Zum verantwortungsvollen Umgang mit KI in Kirche und Gesellschaft
In einer Zeit, in der Künstliche Intelligenz (KI)[1] unser alltägliches Leben zunehmend beeinflusst, sieht das Landeskomitee der Katholiken in Bayern die Notwendigkeit, eine fundierte und verantwortungsvolle Haltung gegenüber diesem technologischen Fortschritt zu formulieren. Als Christinnen und Christen haben wir vor dem Hintergrund unseres Menschenbildes eine besondere Verantwortung, ethische Prinzipien und Normen in den Umgang mit KI einzubringen. Wir denken den Menschen vernetzt mit Gott und der Umwelt, sowie mit anderen Menschen. Hier spielt die KI eine immer größere Rolle.

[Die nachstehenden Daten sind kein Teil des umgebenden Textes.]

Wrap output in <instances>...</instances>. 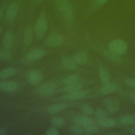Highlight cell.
Wrapping results in <instances>:
<instances>
[{
	"mask_svg": "<svg viewBox=\"0 0 135 135\" xmlns=\"http://www.w3.org/2000/svg\"><path fill=\"white\" fill-rule=\"evenodd\" d=\"M84 128L85 129V134H86L96 133L99 131L98 127L94 124V123L90 124Z\"/></svg>",
	"mask_w": 135,
	"mask_h": 135,
	"instance_id": "4dcf8cb0",
	"label": "cell"
},
{
	"mask_svg": "<svg viewBox=\"0 0 135 135\" xmlns=\"http://www.w3.org/2000/svg\"><path fill=\"white\" fill-rule=\"evenodd\" d=\"M99 126L107 128H112L115 125V121L112 119H109L108 118L97 121Z\"/></svg>",
	"mask_w": 135,
	"mask_h": 135,
	"instance_id": "603a6c76",
	"label": "cell"
},
{
	"mask_svg": "<svg viewBox=\"0 0 135 135\" xmlns=\"http://www.w3.org/2000/svg\"><path fill=\"white\" fill-rule=\"evenodd\" d=\"M125 82L127 85L135 88V78H128L125 80Z\"/></svg>",
	"mask_w": 135,
	"mask_h": 135,
	"instance_id": "836d02e7",
	"label": "cell"
},
{
	"mask_svg": "<svg viewBox=\"0 0 135 135\" xmlns=\"http://www.w3.org/2000/svg\"><path fill=\"white\" fill-rule=\"evenodd\" d=\"M108 47L110 51L119 55L124 54L128 50L127 43L120 38H115L112 40L109 43Z\"/></svg>",
	"mask_w": 135,
	"mask_h": 135,
	"instance_id": "7a4b0ae2",
	"label": "cell"
},
{
	"mask_svg": "<svg viewBox=\"0 0 135 135\" xmlns=\"http://www.w3.org/2000/svg\"><path fill=\"white\" fill-rule=\"evenodd\" d=\"M51 124L55 127H62L64 123V120L62 118L59 117H53L51 119Z\"/></svg>",
	"mask_w": 135,
	"mask_h": 135,
	"instance_id": "f546056e",
	"label": "cell"
},
{
	"mask_svg": "<svg viewBox=\"0 0 135 135\" xmlns=\"http://www.w3.org/2000/svg\"><path fill=\"white\" fill-rule=\"evenodd\" d=\"M43 76L41 72L36 70L30 71L26 75V79L28 82L32 85L39 84L43 80Z\"/></svg>",
	"mask_w": 135,
	"mask_h": 135,
	"instance_id": "277c9868",
	"label": "cell"
},
{
	"mask_svg": "<svg viewBox=\"0 0 135 135\" xmlns=\"http://www.w3.org/2000/svg\"><path fill=\"white\" fill-rule=\"evenodd\" d=\"M17 70L12 67H8L0 71V79L4 80L15 75Z\"/></svg>",
	"mask_w": 135,
	"mask_h": 135,
	"instance_id": "e0dca14e",
	"label": "cell"
},
{
	"mask_svg": "<svg viewBox=\"0 0 135 135\" xmlns=\"http://www.w3.org/2000/svg\"><path fill=\"white\" fill-rule=\"evenodd\" d=\"M45 134L46 135H59V132L55 128L50 127L46 130Z\"/></svg>",
	"mask_w": 135,
	"mask_h": 135,
	"instance_id": "d6a6232c",
	"label": "cell"
},
{
	"mask_svg": "<svg viewBox=\"0 0 135 135\" xmlns=\"http://www.w3.org/2000/svg\"><path fill=\"white\" fill-rule=\"evenodd\" d=\"M120 122L124 125H132L135 124V115L128 114L120 118Z\"/></svg>",
	"mask_w": 135,
	"mask_h": 135,
	"instance_id": "d4e9b609",
	"label": "cell"
},
{
	"mask_svg": "<svg viewBox=\"0 0 135 135\" xmlns=\"http://www.w3.org/2000/svg\"><path fill=\"white\" fill-rule=\"evenodd\" d=\"M73 122L75 124L81 126L84 128L89 126L90 124L94 123L93 121L91 119L87 117L82 115L75 117L73 119Z\"/></svg>",
	"mask_w": 135,
	"mask_h": 135,
	"instance_id": "5bb4252c",
	"label": "cell"
},
{
	"mask_svg": "<svg viewBox=\"0 0 135 135\" xmlns=\"http://www.w3.org/2000/svg\"><path fill=\"white\" fill-rule=\"evenodd\" d=\"M102 53L107 59L112 62L120 63L122 61V58L120 55L114 53V52L110 51L109 49L104 50L102 51Z\"/></svg>",
	"mask_w": 135,
	"mask_h": 135,
	"instance_id": "9a60e30c",
	"label": "cell"
},
{
	"mask_svg": "<svg viewBox=\"0 0 135 135\" xmlns=\"http://www.w3.org/2000/svg\"><path fill=\"white\" fill-rule=\"evenodd\" d=\"M48 30V22L45 12H41L34 27V32L37 39L42 38Z\"/></svg>",
	"mask_w": 135,
	"mask_h": 135,
	"instance_id": "6da1fadb",
	"label": "cell"
},
{
	"mask_svg": "<svg viewBox=\"0 0 135 135\" xmlns=\"http://www.w3.org/2000/svg\"><path fill=\"white\" fill-rule=\"evenodd\" d=\"M87 91L84 90H79L74 92L67 93L66 94L64 95L63 98L68 100H77L86 97Z\"/></svg>",
	"mask_w": 135,
	"mask_h": 135,
	"instance_id": "ba28073f",
	"label": "cell"
},
{
	"mask_svg": "<svg viewBox=\"0 0 135 135\" xmlns=\"http://www.w3.org/2000/svg\"><path fill=\"white\" fill-rule=\"evenodd\" d=\"M13 58V54L9 50L3 48L0 49V60L4 61L11 60Z\"/></svg>",
	"mask_w": 135,
	"mask_h": 135,
	"instance_id": "cb8c5ba5",
	"label": "cell"
},
{
	"mask_svg": "<svg viewBox=\"0 0 135 135\" xmlns=\"http://www.w3.org/2000/svg\"><path fill=\"white\" fill-rule=\"evenodd\" d=\"M3 17V11L0 9V20L2 19Z\"/></svg>",
	"mask_w": 135,
	"mask_h": 135,
	"instance_id": "f35d334b",
	"label": "cell"
},
{
	"mask_svg": "<svg viewBox=\"0 0 135 135\" xmlns=\"http://www.w3.org/2000/svg\"><path fill=\"white\" fill-rule=\"evenodd\" d=\"M94 115L97 121L108 118V114L107 112L102 109H98L94 112Z\"/></svg>",
	"mask_w": 135,
	"mask_h": 135,
	"instance_id": "1f68e13d",
	"label": "cell"
},
{
	"mask_svg": "<svg viewBox=\"0 0 135 135\" xmlns=\"http://www.w3.org/2000/svg\"><path fill=\"white\" fill-rule=\"evenodd\" d=\"M107 1L108 0H98V2L100 4H103V3H105V2H107Z\"/></svg>",
	"mask_w": 135,
	"mask_h": 135,
	"instance_id": "74e56055",
	"label": "cell"
},
{
	"mask_svg": "<svg viewBox=\"0 0 135 135\" xmlns=\"http://www.w3.org/2000/svg\"><path fill=\"white\" fill-rule=\"evenodd\" d=\"M45 55V52L40 49L31 50L26 54V57L28 61H34L43 58Z\"/></svg>",
	"mask_w": 135,
	"mask_h": 135,
	"instance_id": "52a82bcc",
	"label": "cell"
},
{
	"mask_svg": "<svg viewBox=\"0 0 135 135\" xmlns=\"http://www.w3.org/2000/svg\"><path fill=\"white\" fill-rule=\"evenodd\" d=\"M70 131L72 133L75 134H85V129L84 127L76 124L71 127Z\"/></svg>",
	"mask_w": 135,
	"mask_h": 135,
	"instance_id": "f1b7e54d",
	"label": "cell"
},
{
	"mask_svg": "<svg viewBox=\"0 0 135 135\" xmlns=\"http://www.w3.org/2000/svg\"><path fill=\"white\" fill-rule=\"evenodd\" d=\"M80 76L76 74H73L66 76L63 79V83L65 85L74 83L79 82Z\"/></svg>",
	"mask_w": 135,
	"mask_h": 135,
	"instance_id": "4316f807",
	"label": "cell"
},
{
	"mask_svg": "<svg viewBox=\"0 0 135 135\" xmlns=\"http://www.w3.org/2000/svg\"><path fill=\"white\" fill-rule=\"evenodd\" d=\"M72 59L77 65H82L87 61V53L84 51H81L76 53Z\"/></svg>",
	"mask_w": 135,
	"mask_h": 135,
	"instance_id": "4fadbf2b",
	"label": "cell"
},
{
	"mask_svg": "<svg viewBox=\"0 0 135 135\" xmlns=\"http://www.w3.org/2000/svg\"><path fill=\"white\" fill-rule=\"evenodd\" d=\"M38 2H42V1H43V0H37Z\"/></svg>",
	"mask_w": 135,
	"mask_h": 135,
	"instance_id": "b9f144b4",
	"label": "cell"
},
{
	"mask_svg": "<svg viewBox=\"0 0 135 135\" xmlns=\"http://www.w3.org/2000/svg\"><path fill=\"white\" fill-rule=\"evenodd\" d=\"M18 8V5L16 3H12L8 6L6 13V16L8 21H12L15 19L17 13Z\"/></svg>",
	"mask_w": 135,
	"mask_h": 135,
	"instance_id": "8fae6325",
	"label": "cell"
},
{
	"mask_svg": "<svg viewBox=\"0 0 135 135\" xmlns=\"http://www.w3.org/2000/svg\"><path fill=\"white\" fill-rule=\"evenodd\" d=\"M6 132V130L4 128H0V135L4 134Z\"/></svg>",
	"mask_w": 135,
	"mask_h": 135,
	"instance_id": "8d00e7d4",
	"label": "cell"
},
{
	"mask_svg": "<svg viewBox=\"0 0 135 135\" xmlns=\"http://www.w3.org/2000/svg\"><path fill=\"white\" fill-rule=\"evenodd\" d=\"M56 89L55 84L52 82H47L41 85L37 90L38 93L42 95H49L53 93Z\"/></svg>",
	"mask_w": 135,
	"mask_h": 135,
	"instance_id": "8992f818",
	"label": "cell"
},
{
	"mask_svg": "<svg viewBox=\"0 0 135 135\" xmlns=\"http://www.w3.org/2000/svg\"><path fill=\"white\" fill-rule=\"evenodd\" d=\"M81 111L86 115H91L94 113L93 107L88 103H84L80 107Z\"/></svg>",
	"mask_w": 135,
	"mask_h": 135,
	"instance_id": "83f0119b",
	"label": "cell"
},
{
	"mask_svg": "<svg viewBox=\"0 0 135 135\" xmlns=\"http://www.w3.org/2000/svg\"><path fill=\"white\" fill-rule=\"evenodd\" d=\"M99 75L100 80L104 84L108 83L110 81V75L106 69L101 66L99 70Z\"/></svg>",
	"mask_w": 135,
	"mask_h": 135,
	"instance_id": "44dd1931",
	"label": "cell"
},
{
	"mask_svg": "<svg viewBox=\"0 0 135 135\" xmlns=\"http://www.w3.org/2000/svg\"><path fill=\"white\" fill-rule=\"evenodd\" d=\"M64 42L63 37L58 34L54 33L50 35L45 40V44L50 47H56L61 45Z\"/></svg>",
	"mask_w": 135,
	"mask_h": 135,
	"instance_id": "5b68a950",
	"label": "cell"
},
{
	"mask_svg": "<svg viewBox=\"0 0 135 135\" xmlns=\"http://www.w3.org/2000/svg\"><path fill=\"white\" fill-rule=\"evenodd\" d=\"M129 97L131 100L135 103V91H131L129 93Z\"/></svg>",
	"mask_w": 135,
	"mask_h": 135,
	"instance_id": "e575fe53",
	"label": "cell"
},
{
	"mask_svg": "<svg viewBox=\"0 0 135 135\" xmlns=\"http://www.w3.org/2000/svg\"><path fill=\"white\" fill-rule=\"evenodd\" d=\"M61 64L64 68L70 70H75L77 67V65L74 62L73 59L67 56L62 58Z\"/></svg>",
	"mask_w": 135,
	"mask_h": 135,
	"instance_id": "ac0fdd59",
	"label": "cell"
},
{
	"mask_svg": "<svg viewBox=\"0 0 135 135\" xmlns=\"http://www.w3.org/2000/svg\"><path fill=\"white\" fill-rule=\"evenodd\" d=\"M66 107V105L65 103L62 102H59L50 105L47 107L46 110L49 113L54 114L63 111V110H64Z\"/></svg>",
	"mask_w": 135,
	"mask_h": 135,
	"instance_id": "2e32d148",
	"label": "cell"
},
{
	"mask_svg": "<svg viewBox=\"0 0 135 135\" xmlns=\"http://www.w3.org/2000/svg\"><path fill=\"white\" fill-rule=\"evenodd\" d=\"M62 14H63L64 19L68 23H72L74 19V11L70 4Z\"/></svg>",
	"mask_w": 135,
	"mask_h": 135,
	"instance_id": "d6986e66",
	"label": "cell"
},
{
	"mask_svg": "<svg viewBox=\"0 0 135 135\" xmlns=\"http://www.w3.org/2000/svg\"><path fill=\"white\" fill-rule=\"evenodd\" d=\"M14 43V36L11 31L6 32L3 37L2 44L4 48L10 50L12 48Z\"/></svg>",
	"mask_w": 135,
	"mask_h": 135,
	"instance_id": "9c48e42d",
	"label": "cell"
},
{
	"mask_svg": "<svg viewBox=\"0 0 135 135\" xmlns=\"http://www.w3.org/2000/svg\"><path fill=\"white\" fill-rule=\"evenodd\" d=\"M103 102L108 111L110 113H115L119 111L120 108V102L115 98H107L103 100Z\"/></svg>",
	"mask_w": 135,
	"mask_h": 135,
	"instance_id": "3957f363",
	"label": "cell"
},
{
	"mask_svg": "<svg viewBox=\"0 0 135 135\" xmlns=\"http://www.w3.org/2000/svg\"><path fill=\"white\" fill-rule=\"evenodd\" d=\"M128 131L133 134H135V127H132L128 129Z\"/></svg>",
	"mask_w": 135,
	"mask_h": 135,
	"instance_id": "d590c367",
	"label": "cell"
},
{
	"mask_svg": "<svg viewBox=\"0 0 135 135\" xmlns=\"http://www.w3.org/2000/svg\"><path fill=\"white\" fill-rule=\"evenodd\" d=\"M82 88V85L79 82L67 84L63 88V91L65 93H70L72 92H74L79 90H81Z\"/></svg>",
	"mask_w": 135,
	"mask_h": 135,
	"instance_id": "7402d4cb",
	"label": "cell"
},
{
	"mask_svg": "<svg viewBox=\"0 0 135 135\" xmlns=\"http://www.w3.org/2000/svg\"><path fill=\"white\" fill-rule=\"evenodd\" d=\"M54 4L57 9L61 13H62L65 10L70 4V3L66 0H55Z\"/></svg>",
	"mask_w": 135,
	"mask_h": 135,
	"instance_id": "484cf974",
	"label": "cell"
},
{
	"mask_svg": "<svg viewBox=\"0 0 135 135\" xmlns=\"http://www.w3.org/2000/svg\"><path fill=\"white\" fill-rule=\"evenodd\" d=\"M118 89V85L114 83L109 82L105 84L99 90V93L102 95H107L114 92Z\"/></svg>",
	"mask_w": 135,
	"mask_h": 135,
	"instance_id": "7c38bea8",
	"label": "cell"
},
{
	"mask_svg": "<svg viewBox=\"0 0 135 135\" xmlns=\"http://www.w3.org/2000/svg\"><path fill=\"white\" fill-rule=\"evenodd\" d=\"M2 29L1 26H0V35H1V34H2Z\"/></svg>",
	"mask_w": 135,
	"mask_h": 135,
	"instance_id": "60d3db41",
	"label": "cell"
},
{
	"mask_svg": "<svg viewBox=\"0 0 135 135\" xmlns=\"http://www.w3.org/2000/svg\"><path fill=\"white\" fill-rule=\"evenodd\" d=\"M34 37L33 31L32 28L28 27L24 34V43L25 46L30 45L33 42Z\"/></svg>",
	"mask_w": 135,
	"mask_h": 135,
	"instance_id": "ffe728a7",
	"label": "cell"
},
{
	"mask_svg": "<svg viewBox=\"0 0 135 135\" xmlns=\"http://www.w3.org/2000/svg\"><path fill=\"white\" fill-rule=\"evenodd\" d=\"M108 134H109V135H117V134H118V133L112 132V133H109Z\"/></svg>",
	"mask_w": 135,
	"mask_h": 135,
	"instance_id": "ab89813d",
	"label": "cell"
},
{
	"mask_svg": "<svg viewBox=\"0 0 135 135\" xmlns=\"http://www.w3.org/2000/svg\"><path fill=\"white\" fill-rule=\"evenodd\" d=\"M17 89V84L12 81H0V90L11 92L15 91Z\"/></svg>",
	"mask_w": 135,
	"mask_h": 135,
	"instance_id": "30bf717a",
	"label": "cell"
}]
</instances>
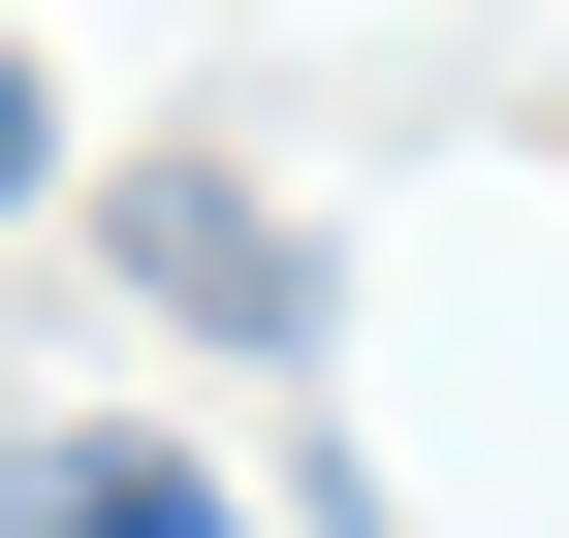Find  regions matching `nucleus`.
I'll return each mask as SVG.
<instances>
[{
    "instance_id": "1",
    "label": "nucleus",
    "mask_w": 569,
    "mask_h": 538,
    "mask_svg": "<svg viewBox=\"0 0 569 538\" xmlns=\"http://www.w3.org/2000/svg\"><path fill=\"white\" fill-rule=\"evenodd\" d=\"M0 538H222V476H190V444H0Z\"/></svg>"
},
{
    "instance_id": "2",
    "label": "nucleus",
    "mask_w": 569,
    "mask_h": 538,
    "mask_svg": "<svg viewBox=\"0 0 569 538\" xmlns=\"http://www.w3.org/2000/svg\"><path fill=\"white\" fill-rule=\"evenodd\" d=\"M32 190H63V96H32V63H0V222H32Z\"/></svg>"
}]
</instances>
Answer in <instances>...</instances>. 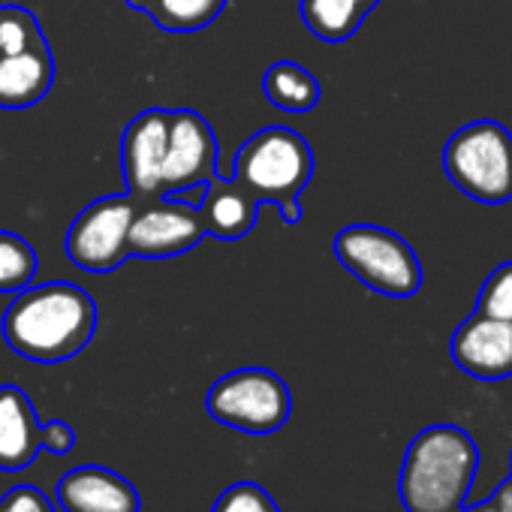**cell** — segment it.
I'll return each instance as SVG.
<instances>
[{"instance_id": "cb8c5ba5", "label": "cell", "mask_w": 512, "mask_h": 512, "mask_svg": "<svg viewBox=\"0 0 512 512\" xmlns=\"http://www.w3.org/2000/svg\"><path fill=\"white\" fill-rule=\"evenodd\" d=\"M76 446V431L64 419H49L43 425V449L52 455H67Z\"/></svg>"}, {"instance_id": "4fadbf2b", "label": "cell", "mask_w": 512, "mask_h": 512, "mask_svg": "<svg viewBox=\"0 0 512 512\" xmlns=\"http://www.w3.org/2000/svg\"><path fill=\"white\" fill-rule=\"evenodd\" d=\"M43 452V422L25 389L0 386V470L16 473L37 461Z\"/></svg>"}, {"instance_id": "d6986e66", "label": "cell", "mask_w": 512, "mask_h": 512, "mask_svg": "<svg viewBox=\"0 0 512 512\" xmlns=\"http://www.w3.org/2000/svg\"><path fill=\"white\" fill-rule=\"evenodd\" d=\"M40 269V256L28 238L19 232L0 229V296L19 293L28 284H34Z\"/></svg>"}, {"instance_id": "603a6c76", "label": "cell", "mask_w": 512, "mask_h": 512, "mask_svg": "<svg viewBox=\"0 0 512 512\" xmlns=\"http://www.w3.org/2000/svg\"><path fill=\"white\" fill-rule=\"evenodd\" d=\"M0 512H58V506L37 485H13L0 497Z\"/></svg>"}, {"instance_id": "7a4b0ae2", "label": "cell", "mask_w": 512, "mask_h": 512, "mask_svg": "<svg viewBox=\"0 0 512 512\" xmlns=\"http://www.w3.org/2000/svg\"><path fill=\"white\" fill-rule=\"evenodd\" d=\"M479 470V446L458 425L419 431L401 464L398 494L407 512H458Z\"/></svg>"}, {"instance_id": "7402d4cb", "label": "cell", "mask_w": 512, "mask_h": 512, "mask_svg": "<svg viewBox=\"0 0 512 512\" xmlns=\"http://www.w3.org/2000/svg\"><path fill=\"white\" fill-rule=\"evenodd\" d=\"M211 512H281L275 497L256 482H235L214 500Z\"/></svg>"}, {"instance_id": "8fae6325", "label": "cell", "mask_w": 512, "mask_h": 512, "mask_svg": "<svg viewBox=\"0 0 512 512\" xmlns=\"http://www.w3.org/2000/svg\"><path fill=\"white\" fill-rule=\"evenodd\" d=\"M455 365L485 383L512 377V323L473 311L452 335Z\"/></svg>"}, {"instance_id": "44dd1931", "label": "cell", "mask_w": 512, "mask_h": 512, "mask_svg": "<svg viewBox=\"0 0 512 512\" xmlns=\"http://www.w3.org/2000/svg\"><path fill=\"white\" fill-rule=\"evenodd\" d=\"M476 311L494 320L512 323V260L500 263L479 287L476 296Z\"/></svg>"}, {"instance_id": "8992f818", "label": "cell", "mask_w": 512, "mask_h": 512, "mask_svg": "<svg viewBox=\"0 0 512 512\" xmlns=\"http://www.w3.org/2000/svg\"><path fill=\"white\" fill-rule=\"evenodd\" d=\"M205 410L214 422L244 434H275L293 413L290 386L269 368H238L211 383Z\"/></svg>"}, {"instance_id": "7c38bea8", "label": "cell", "mask_w": 512, "mask_h": 512, "mask_svg": "<svg viewBox=\"0 0 512 512\" xmlns=\"http://www.w3.org/2000/svg\"><path fill=\"white\" fill-rule=\"evenodd\" d=\"M55 500L64 512H139L142 509L133 482L100 464L67 470L55 488Z\"/></svg>"}, {"instance_id": "5b68a950", "label": "cell", "mask_w": 512, "mask_h": 512, "mask_svg": "<svg viewBox=\"0 0 512 512\" xmlns=\"http://www.w3.org/2000/svg\"><path fill=\"white\" fill-rule=\"evenodd\" d=\"M446 178L473 202L503 205L512 199V133L491 118L470 121L443 145Z\"/></svg>"}, {"instance_id": "d4e9b609", "label": "cell", "mask_w": 512, "mask_h": 512, "mask_svg": "<svg viewBox=\"0 0 512 512\" xmlns=\"http://www.w3.org/2000/svg\"><path fill=\"white\" fill-rule=\"evenodd\" d=\"M494 503H497V512H512V479L497 488Z\"/></svg>"}, {"instance_id": "30bf717a", "label": "cell", "mask_w": 512, "mask_h": 512, "mask_svg": "<svg viewBox=\"0 0 512 512\" xmlns=\"http://www.w3.org/2000/svg\"><path fill=\"white\" fill-rule=\"evenodd\" d=\"M169 109H145L139 112L121 133V175L127 181V193L136 202L160 196V178L169 148Z\"/></svg>"}, {"instance_id": "e0dca14e", "label": "cell", "mask_w": 512, "mask_h": 512, "mask_svg": "<svg viewBox=\"0 0 512 512\" xmlns=\"http://www.w3.org/2000/svg\"><path fill=\"white\" fill-rule=\"evenodd\" d=\"M263 94L275 109L290 112V115H302L320 103L323 88L308 67H302L296 61H275L263 73Z\"/></svg>"}, {"instance_id": "6da1fadb", "label": "cell", "mask_w": 512, "mask_h": 512, "mask_svg": "<svg viewBox=\"0 0 512 512\" xmlns=\"http://www.w3.org/2000/svg\"><path fill=\"white\" fill-rule=\"evenodd\" d=\"M97 332L94 299L70 281L28 284L0 320V335L22 359L58 365L79 356Z\"/></svg>"}, {"instance_id": "277c9868", "label": "cell", "mask_w": 512, "mask_h": 512, "mask_svg": "<svg viewBox=\"0 0 512 512\" xmlns=\"http://www.w3.org/2000/svg\"><path fill=\"white\" fill-rule=\"evenodd\" d=\"M332 250L338 263L368 290L386 299H413L422 290V263L410 241L377 223L344 226Z\"/></svg>"}, {"instance_id": "484cf974", "label": "cell", "mask_w": 512, "mask_h": 512, "mask_svg": "<svg viewBox=\"0 0 512 512\" xmlns=\"http://www.w3.org/2000/svg\"><path fill=\"white\" fill-rule=\"evenodd\" d=\"M458 512H497V503H494V497H491V500H485V503H479V506H473V509H458Z\"/></svg>"}, {"instance_id": "ba28073f", "label": "cell", "mask_w": 512, "mask_h": 512, "mask_svg": "<svg viewBox=\"0 0 512 512\" xmlns=\"http://www.w3.org/2000/svg\"><path fill=\"white\" fill-rule=\"evenodd\" d=\"M205 220L199 202L181 196H154L136 205L130 223V256L145 260H169L193 250L205 238Z\"/></svg>"}, {"instance_id": "9c48e42d", "label": "cell", "mask_w": 512, "mask_h": 512, "mask_svg": "<svg viewBox=\"0 0 512 512\" xmlns=\"http://www.w3.org/2000/svg\"><path fill=\"white\" fill-rule=\"evenodd\" d=\"M217 175V139L211 124L193 109H175L169 148L160 178V196H181Z\"/></svg>"}, {"instance_id": "4316f807", "label": "cell", "mask_w": 512, "mask_h": 512, "mask_svg": "<svg viewBox=\"0 0 512 512\" xmlns=\"http://www.w3.org/2000/svg\"><path fill=\"white\" fill-rule=\"evenodd\" d=\"M127 4H130L133 10H139V13H148V10L154 7V0H127Z\"/></svg>"}, {"instance_id": "3957f363", "label": "cell", "mask_w": 512, "mask_h": 512, "mask_svg": "<svg viewBox=\"0 0 512 512\" xmlns=\"http://www.w3.org/2000/svg\"><path fill=\"white\" fill-rule=\"evenodd\" d=\"M314 151L308 139L290 127H266L253 133L235 154L232 181L256 202H275L287 226L302 220L299 196L311 184Z\"/></svg>"}, {"instance_id": "5bb4252c", "label": "cell", "mask_w": 512, "mask_h": 512, "mask_svg": "<svg viewBox=\"0 0 512 512\" xmlns=\"http://www.w3.org/2000/svg\"><path fill=\"white\" fill-rule=\"evenodd\" d=\"M55 85V58L49 43L19 52L0 55V109H31Z\"/></svg>"}, {"instance_id": "9a60e30c", "label": "cell", "mask_w": 512, "mask_h": 512, "mask_svg": "<svg viewBox=\"0 0 512 512\" xmlns=\"http://www.w3.org/2000/svg\"><path fill=\"white\" fill-rule=\"evenodd\" d=\"M263 202H256L244 187H238L232 178L214 175L205 184V193L199 199V211L205 220V232L217 235L223 241H238L256 226V211Z\"/></svg>"}, {"instance_id": "ac0fdd59", "label": "cell", "mask_w": 512, "mask_h": 512, "mask_svg": "<svg viewBox=\"0 0 512 512\" xmlns=\"http://www.w3.org/2000/svg\"><path fill=\"white\" fill-rule=\"evenodd\" d=\"M223 10L226 0H154L145 16L166 34H193L205 31Z\"/></svg>"}, {"instance_id": "52a82bcc", "label": "cell", "mask_w": 512, "mask_h": 512, "mask_svg": "<svg viewBox=\"0 0 512 512\" xmlns=\"http://www.w3.org/2000/svg\"><path fill=\"white\" fill-rule=\"evenodd\" d=\"M130 193L100 196L85 205L67 229V260L88 275H109L130 260V223L136 214Z\"/></svg>"}, {"instance_id": "ffe728a7", "label": "cell", "mask_w": 512, "mask_h": 512, "mask_svg": "<svg viewBox=\"0 0 512 512\" xmlns=\"http://www.w3.org/2000/svg\"><path fill=\"white\" fill-rule=\"evenodd\" d=\"M46 43L37 16L25 7H0V55H19Z\"/></svg>"}, {"instance_id": "2e32d148", "label": "cell", "mask_w": 512, "mask_h": 512, "mask_svg": "<svg viewBox=\"0 0 512 512\" xmlns=\"http://www.w3.org/2000/svg\"><path fill=\"white\" fill-rule=\"evenodd\" d=\"M377 7L380 0H299L305 28L323 43L350 40Z\"/></svg>"}]
</instances>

Auch Papst Franziskus hat auf die Bedeutung eines ethischen Umgangs mit KI bereits mehrfach hingewiesen. Der Rome Call for AI Ethics[2] benennt zum Beispiel die Dienstbarkeit der KI für jeden Menschen wie für die gesamte Menschheit. Der Call wurde von wirtschaftlichen Playern wie Microsoft, IBM und anderen im Jahr 2020 unterschrieben, nunmehr auch von führenden Religionsvertreterinnen und Religionsvertretern in Hiroshima im Juli 2024, wo er auf die Frage des Friedens inhaltlich zugespitzt wurde (AI Ethics for Peace).[3] Am diesjährigen Welttag der sozialen Kommunikationsmittel[4] wurde – diese Linie aufnehmend – KI von Papst Franziskus in den Dienst für eine wahrhaft menschliche Kommunikation gestellt. Papst Franziskus fordert neben einem internationalen Vertrag einer rechtlichen Reglementierung auch die Ver-sinn-bildlichung der Kommunikation in diesem Feld: „Information kann nicht von lebendiger Beziehung getrennt werden: Sie umfasst den Körper, das Stehen in der Wirklichkeit; sie verlangt, nicht nur Daten, sondern auch Erfahrungen miteinander in Beziehung zu setzen; sie erfordert das Gesicht, den Blick, das Mitgefühl und den Austausch.” KI soll für die wahrhaft menschliche Kommunikation genutzt werden, kann sie aber nicht ersetzen.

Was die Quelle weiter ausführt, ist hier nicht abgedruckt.